元消防職員・防災士として感じるのは、家庭の防災では「一番大きな不安が消えたように見える時こそ、見落としている負担を確認すること」が大切だということです。被災地派遣やLOの経験でも、生活再建で苦しくなるのは大きな支援がない時だけではなく、小さな出費が積み重なる時でした。教育費も同じで、授業料無償化は大きな前進ですが、それで家計防災が完成したとは考えないほうがよいと思います。

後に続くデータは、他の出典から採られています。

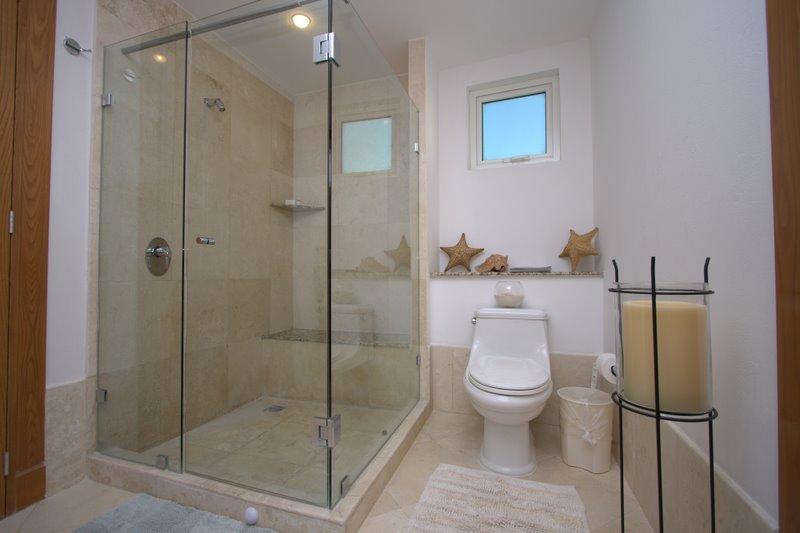 contemporary bath huge shower with frameless doors and fine porcelian tile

■① 授業料無償化は大きいが“教育費全体の無償化”ではない

まず大切なのは、授業料無償化と教育費全体の無償化は違うということです。授業料が軽くなっても、高校生活には授業料以外の負担が残ります。

毎日の通学費、学校独自の施設関係費、教材や副教材、タブレット関連費、模試代、部活動費、積立金など、家庭によっては授業料以上に重く感じる支出もあります。特に私立では、授業料以外の学校納付金が家計に効くことがあります。

だから、「無償化=高校にほとんどお金がかからない」と受け取るのではなく、「授業料という大きな柱が軽くなる」と考えるほうが現実に近いです。

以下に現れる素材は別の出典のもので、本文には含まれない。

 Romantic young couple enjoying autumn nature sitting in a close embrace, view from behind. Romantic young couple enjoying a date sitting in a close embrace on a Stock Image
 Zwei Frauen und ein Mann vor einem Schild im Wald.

■② 家計防災では“見えにくい固定支出”を軽く見ない

防災では、水や食料の備蓄だけでなく、家計が急変したときに耐えられるかも大事です。教育費はその中でも見落とされやすい固定支出の一つです。

授業料はニュースになるので意識しやすいですが、定期券代や施設費のような支出は、毎月または定期的に当然のように出ていくため、気づくと家計を圧迫しやすいです。特に、兄弟姉妹がいる家庭では、同時期に複数の教育費が重なりやすくなります。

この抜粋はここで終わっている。